GOAL OF THE EXERCISE =>
From the line with "The photograph before" through the end of the material, substitute "spectacles" for "eyeglasses" and repeat those lines with nothing else changed.

Scene-based reasoning records =>
==================================================

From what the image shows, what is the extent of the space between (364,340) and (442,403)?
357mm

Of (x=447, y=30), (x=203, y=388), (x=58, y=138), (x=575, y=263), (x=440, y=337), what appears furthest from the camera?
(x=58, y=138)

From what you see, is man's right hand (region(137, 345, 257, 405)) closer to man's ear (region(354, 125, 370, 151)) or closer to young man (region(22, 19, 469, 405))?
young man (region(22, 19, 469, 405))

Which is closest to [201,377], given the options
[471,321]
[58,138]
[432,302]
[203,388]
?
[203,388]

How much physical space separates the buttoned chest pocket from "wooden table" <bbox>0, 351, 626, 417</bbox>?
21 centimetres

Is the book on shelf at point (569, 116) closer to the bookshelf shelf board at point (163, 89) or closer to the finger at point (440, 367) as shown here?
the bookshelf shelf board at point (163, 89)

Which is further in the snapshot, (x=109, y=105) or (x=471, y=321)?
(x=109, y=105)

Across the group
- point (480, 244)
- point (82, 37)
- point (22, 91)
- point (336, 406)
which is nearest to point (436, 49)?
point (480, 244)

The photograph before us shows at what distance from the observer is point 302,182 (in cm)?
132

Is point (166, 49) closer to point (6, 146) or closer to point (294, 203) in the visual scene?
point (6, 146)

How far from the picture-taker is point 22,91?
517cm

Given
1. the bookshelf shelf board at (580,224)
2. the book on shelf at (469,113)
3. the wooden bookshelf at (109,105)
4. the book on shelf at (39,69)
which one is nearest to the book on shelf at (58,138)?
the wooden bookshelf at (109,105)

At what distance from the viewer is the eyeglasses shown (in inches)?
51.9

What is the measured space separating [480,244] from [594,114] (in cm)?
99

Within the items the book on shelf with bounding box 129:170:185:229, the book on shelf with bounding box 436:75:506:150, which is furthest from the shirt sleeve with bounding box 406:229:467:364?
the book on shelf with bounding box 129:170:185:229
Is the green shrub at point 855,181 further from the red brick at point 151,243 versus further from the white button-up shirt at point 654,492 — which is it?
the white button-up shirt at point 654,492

==================================================

RESULT OF THE EXERCISE =>
The photograph before us shows at what distance from the observer is point 302,182 (in cm)?
132

Is point (166, 49) closer to point (6, 146) or closer to point (294, 203) in the visual scene?
point (6, 146)

How far from the picture-taker is point 22,91?
517cm

Given
1. the bookshelf shelf board at (580,224)
2. the book on shelf at (469,113)
3. the wooden bookshelf at (109,105)
4. the book on shelf at (39,69)
which one is nearest to the book on shelf at (58,138)?
the wooden bookshelf at (109,105)

At what distance from the viewer is the spectacles shown (in inches)?
51.9

What is the measured space separating [480,244] from [594,114] (in cm)?
99

Within the items the book on shelf with bounding box 129:170:185:229, the book on shelf with bounding box 436:75:506:150, which is furthest from the shirt sleeve with bounding box 406:229:467:364?
the book on shelf with bounding box 129:170:185:229
Is the green shrub at point 855,181 further from the red brick at point 151,243 versus further from the white button-up shirt at point 654,492 — which is it?
the white button-up shirt at point 654,492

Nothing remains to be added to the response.